5. Privilege. Whilst others may struggle to brandish the authority and privilege inherent in such institutions, showing themselves up as mere amateurs through a grasping and overly rigid assertion of power—although is this not precisely because they are always fighting against the machinery of the Englishman?— from the academic sovereignty of Eton and Oxbridge to the positions of high office that are both his right and destiny, the Englishman is bred into such authority, and wears it like a well-worn gown, a family heirloom handed down through the generations. Returning to Ogden Nash, one’s membership of this most exclusive of clubs, is reinforced, somewhat paradoxically, by the very nonchalance and self-assurance with which the gown is worn.

6. Patriarch. It must be curious too, for him to visit the other nations of his kingdom. Perhaps it is like a big brother visiting his younger siblings, confident that none can ever match the achievements of his own—for has he not contrived to rig the game against them, stacked up the odds in his favour? Scottish and Northern Irish banknotes are to him play money, devoid of the primacy of his own. Moreover, their languages are no more than mere dialects, derivatives of standard English, quaint and heathen; their legal and educational systems anachronistic aberrations, perhaps somewhat lacking the inbred privilege inherent to his own.

7. Empire. Beyond the British Isles, does not the world owe him a living? Too often he is blind to the historical fortune which grants him privileged access to countries and their cultures, and equally so to the notion that there is anything untoward in looking down at others. This is, of course, their fault for failing to assert themselves in a game which they could never dream of being winners. Similarly, it is no cause for embarrassment that he cannot speak the native tongues of the lands he visits; he need make no effort to do so, since surely it is up to them to accede to the greatness of his own. Finally, how he must take delight in the foreigner’s tendency to conflate the United Kingdom and England, although surely it must vex him somewhat when residents of the other nations are welcomed more warmly than those of his own.
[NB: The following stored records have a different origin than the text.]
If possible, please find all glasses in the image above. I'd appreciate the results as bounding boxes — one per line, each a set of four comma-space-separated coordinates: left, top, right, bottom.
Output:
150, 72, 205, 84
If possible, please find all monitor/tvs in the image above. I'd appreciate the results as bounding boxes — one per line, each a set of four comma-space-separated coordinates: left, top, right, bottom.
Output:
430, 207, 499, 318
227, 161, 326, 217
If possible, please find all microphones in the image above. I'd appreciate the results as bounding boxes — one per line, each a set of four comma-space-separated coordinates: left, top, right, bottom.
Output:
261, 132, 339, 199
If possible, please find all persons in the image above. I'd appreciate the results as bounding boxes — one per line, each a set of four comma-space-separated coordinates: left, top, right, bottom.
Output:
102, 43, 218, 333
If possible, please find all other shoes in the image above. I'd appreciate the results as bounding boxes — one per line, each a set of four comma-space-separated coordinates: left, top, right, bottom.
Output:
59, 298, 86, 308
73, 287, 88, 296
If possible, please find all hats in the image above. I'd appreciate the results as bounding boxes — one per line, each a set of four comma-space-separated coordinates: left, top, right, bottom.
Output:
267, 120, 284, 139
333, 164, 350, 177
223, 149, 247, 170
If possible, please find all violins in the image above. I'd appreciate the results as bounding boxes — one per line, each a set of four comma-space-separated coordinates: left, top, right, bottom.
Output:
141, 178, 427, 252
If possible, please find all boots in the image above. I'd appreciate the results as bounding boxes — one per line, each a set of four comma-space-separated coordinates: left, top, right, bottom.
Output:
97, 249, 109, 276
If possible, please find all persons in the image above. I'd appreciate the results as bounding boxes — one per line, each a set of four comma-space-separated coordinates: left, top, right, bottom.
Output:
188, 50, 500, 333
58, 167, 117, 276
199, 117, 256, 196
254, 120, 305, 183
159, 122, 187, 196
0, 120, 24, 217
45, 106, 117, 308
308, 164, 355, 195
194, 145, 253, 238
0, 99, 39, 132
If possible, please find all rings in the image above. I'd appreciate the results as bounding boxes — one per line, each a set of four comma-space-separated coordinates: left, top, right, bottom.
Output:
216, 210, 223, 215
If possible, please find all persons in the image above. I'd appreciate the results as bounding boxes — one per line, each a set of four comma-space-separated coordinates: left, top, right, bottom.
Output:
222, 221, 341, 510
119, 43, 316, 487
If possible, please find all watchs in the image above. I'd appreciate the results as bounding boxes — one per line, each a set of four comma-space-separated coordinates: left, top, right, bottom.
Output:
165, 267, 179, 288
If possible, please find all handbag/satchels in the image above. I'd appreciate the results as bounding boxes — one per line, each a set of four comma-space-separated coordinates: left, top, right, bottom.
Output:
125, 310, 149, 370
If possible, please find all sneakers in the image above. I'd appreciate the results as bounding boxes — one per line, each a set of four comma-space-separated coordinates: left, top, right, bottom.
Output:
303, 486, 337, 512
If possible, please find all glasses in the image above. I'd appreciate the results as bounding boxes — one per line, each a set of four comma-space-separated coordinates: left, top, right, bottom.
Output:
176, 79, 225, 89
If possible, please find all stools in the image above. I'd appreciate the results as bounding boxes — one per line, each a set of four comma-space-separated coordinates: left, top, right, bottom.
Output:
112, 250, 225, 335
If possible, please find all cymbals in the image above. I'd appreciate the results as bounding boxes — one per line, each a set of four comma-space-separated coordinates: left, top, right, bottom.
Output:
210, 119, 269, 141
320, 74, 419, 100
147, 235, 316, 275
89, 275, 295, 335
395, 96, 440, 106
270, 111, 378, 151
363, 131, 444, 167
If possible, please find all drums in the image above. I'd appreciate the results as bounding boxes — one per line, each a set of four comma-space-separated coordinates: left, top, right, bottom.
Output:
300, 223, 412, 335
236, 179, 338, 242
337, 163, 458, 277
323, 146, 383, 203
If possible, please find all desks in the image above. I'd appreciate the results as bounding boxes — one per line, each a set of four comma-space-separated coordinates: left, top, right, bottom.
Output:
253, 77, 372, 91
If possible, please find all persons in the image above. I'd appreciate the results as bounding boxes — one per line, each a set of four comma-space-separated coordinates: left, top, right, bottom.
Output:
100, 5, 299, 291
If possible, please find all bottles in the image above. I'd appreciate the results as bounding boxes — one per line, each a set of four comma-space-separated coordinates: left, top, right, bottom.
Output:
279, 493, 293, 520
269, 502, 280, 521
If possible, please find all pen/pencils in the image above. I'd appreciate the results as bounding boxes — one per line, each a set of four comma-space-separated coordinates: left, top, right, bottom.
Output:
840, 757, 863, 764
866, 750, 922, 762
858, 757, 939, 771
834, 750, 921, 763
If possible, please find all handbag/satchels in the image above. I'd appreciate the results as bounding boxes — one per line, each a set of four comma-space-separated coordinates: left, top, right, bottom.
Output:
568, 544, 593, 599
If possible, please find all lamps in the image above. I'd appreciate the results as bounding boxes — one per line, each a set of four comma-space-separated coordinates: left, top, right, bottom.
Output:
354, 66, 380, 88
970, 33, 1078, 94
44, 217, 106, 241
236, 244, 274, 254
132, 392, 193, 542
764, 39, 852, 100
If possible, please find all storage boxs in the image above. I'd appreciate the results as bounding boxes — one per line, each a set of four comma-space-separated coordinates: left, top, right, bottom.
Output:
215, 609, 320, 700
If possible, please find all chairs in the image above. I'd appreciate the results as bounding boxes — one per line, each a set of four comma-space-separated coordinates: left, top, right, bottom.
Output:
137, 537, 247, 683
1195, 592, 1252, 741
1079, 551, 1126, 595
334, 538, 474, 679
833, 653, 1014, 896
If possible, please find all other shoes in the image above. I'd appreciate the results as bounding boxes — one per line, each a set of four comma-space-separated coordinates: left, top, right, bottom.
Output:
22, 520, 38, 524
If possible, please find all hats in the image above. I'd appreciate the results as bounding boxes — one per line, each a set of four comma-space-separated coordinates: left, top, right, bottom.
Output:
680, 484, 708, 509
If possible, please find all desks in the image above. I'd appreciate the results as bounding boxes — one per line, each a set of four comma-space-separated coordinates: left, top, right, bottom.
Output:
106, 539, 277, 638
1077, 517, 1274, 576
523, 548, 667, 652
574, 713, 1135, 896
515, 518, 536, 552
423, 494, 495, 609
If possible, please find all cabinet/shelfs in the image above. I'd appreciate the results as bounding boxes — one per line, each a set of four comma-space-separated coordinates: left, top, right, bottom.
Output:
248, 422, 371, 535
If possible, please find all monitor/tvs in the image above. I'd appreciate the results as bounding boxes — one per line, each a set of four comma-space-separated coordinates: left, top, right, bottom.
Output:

8. Satellites. Yet perhaps there is also a brutal honesty behind such pronunciations. Perhaps they tell a truth about the other partners which make up the kingdom: they are satellite nations, orbiting the magnetic gravity of Westminster, whose lure has corrupted many an honest, or at least well-intentioned, man. The individual achievements of these nations will always be pray to assimilation, or at least obscuration, by his own. Think of a recent remark by a well-known Scottish sports personality when asked whether he was Scottish or British: it depended, he quipped in good humour, on the result. For all the progress of recent initiatives, the United Kingdom remains a monokingdom, in which its minor elements remain grossly overshadowed by the dominant one.

9. Plurality. Socrates once remarked that Athens was not the only polis in the world and that there existed others equally as honourable. Yet, a descendent of the tradition of imperialist Rome, it is hard to imagine the Englishman admitting that there are poleis equally as honourable as his own, less still that these may be those of his neighbours. However, for as long as this situation prevails, it will do so to the detriment of the cultural and intellectual capital of these other nations. While it is most certainly naïve to think that, united by a historic relationship which spans many centuries, two or more neighbours could part and completely go their own separate ways, perhaps the time has come to find new forms of releasing the plurality and undisputable right to autonomy of three quite individual nations. However, is this not the antithesis of all that the Englishman stands for? Would this not be to acknowledge the rights and virtues of his subjects? It is clear that for as long as he and his like prevail, the very idea remains quite unthinkable.